Em Abril, servimos num júri de doutoramento na Sorbonne. Pudemos comprovar o grau inenarrável de burocracia que ocasiona trapalhadas inúteis. Em pleno Quartier Latin, o mundo universitário francês estagnou no tempo. O edifício principal é bonito e pejado de história. As instalações e os equipamentos é que não se enquadram no que se espera encontrar no Século XXI. Assim se compreende que dezenas de milhares de jovens, aqui nados e criados, tenham optado por universidades britânicas, americanas, canadianas e australianas. Estes estudantes são os mais prometedores e/ou os que têm meios para financiar um curso no estrangeiro. A atracção não é apenas material.
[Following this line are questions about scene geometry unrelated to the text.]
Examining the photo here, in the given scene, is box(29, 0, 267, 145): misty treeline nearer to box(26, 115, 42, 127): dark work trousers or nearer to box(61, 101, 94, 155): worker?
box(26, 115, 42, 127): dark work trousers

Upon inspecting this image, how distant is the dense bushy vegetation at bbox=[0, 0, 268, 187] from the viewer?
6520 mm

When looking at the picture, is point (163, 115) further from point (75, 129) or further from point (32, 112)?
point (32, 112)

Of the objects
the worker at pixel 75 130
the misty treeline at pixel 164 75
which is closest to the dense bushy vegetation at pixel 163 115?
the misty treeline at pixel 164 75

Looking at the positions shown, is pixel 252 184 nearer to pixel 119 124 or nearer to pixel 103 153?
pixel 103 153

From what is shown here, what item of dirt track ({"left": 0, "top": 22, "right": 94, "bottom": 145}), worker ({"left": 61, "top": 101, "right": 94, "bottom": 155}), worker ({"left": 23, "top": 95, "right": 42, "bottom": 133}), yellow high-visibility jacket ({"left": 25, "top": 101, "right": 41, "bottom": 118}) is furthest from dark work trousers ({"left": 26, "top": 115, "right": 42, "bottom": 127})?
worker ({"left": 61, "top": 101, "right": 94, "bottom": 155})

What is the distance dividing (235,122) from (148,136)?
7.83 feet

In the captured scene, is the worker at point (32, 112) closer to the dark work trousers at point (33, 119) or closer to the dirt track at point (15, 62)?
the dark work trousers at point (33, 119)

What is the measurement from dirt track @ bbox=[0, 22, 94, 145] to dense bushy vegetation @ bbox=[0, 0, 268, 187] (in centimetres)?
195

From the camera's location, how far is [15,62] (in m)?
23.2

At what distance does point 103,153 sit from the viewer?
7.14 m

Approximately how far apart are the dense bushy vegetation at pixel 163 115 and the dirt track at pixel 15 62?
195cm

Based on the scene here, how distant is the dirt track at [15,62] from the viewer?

Consultaram os rankings, em diversas geografias e com metodologias diferentes, e depressa constataram a ausência de universidades francesas no topo das listas.

Embora o chauvinismo linguístico e intelectual atulhe o cérebro de alguns franceses, surpreenderam-nos os comentários de bastantes colegas. Indagávamos sobre o motivo da depressão colectiva e um deles mencionou uma ocorrência pessoal. Tinha acompanhado a mãe para registar, no posto da polícia, um roubo de que ela tinha sido vítima. Aos desabafos normais de uma senhora idosa, levaram com um “que-quer-que-eu-faça? Preencha-este-formulário “. À esposa de outro amigo tinham roubado a bolsa à saída do metropolitano, mesmo debaixo do nariz do guarda. Isto durante o dia. À noite, todos receiam utilizar os transportes públicos.

A insegurança alastra. E não é só na capital, pois é notório o aumento da criminalidade em Marselha, Toulouse, Lyon, etc..

Ao lermos no maior diário parisiense que “la France est devenue un vrai merdier”, compreendemos como seria inútil acrescentar o que quer que fosse. Em 2015, a esperança de vida caiu pela primeira vez. Ficou tudo dito.

Um país maravilhoso e com uma abundância de coisas boas, mas que se torna desagradável por falta de realismo e humildade. As “glórias” foram para o maneta. Passaram à história. Até no futebol, é preciso viver no presente.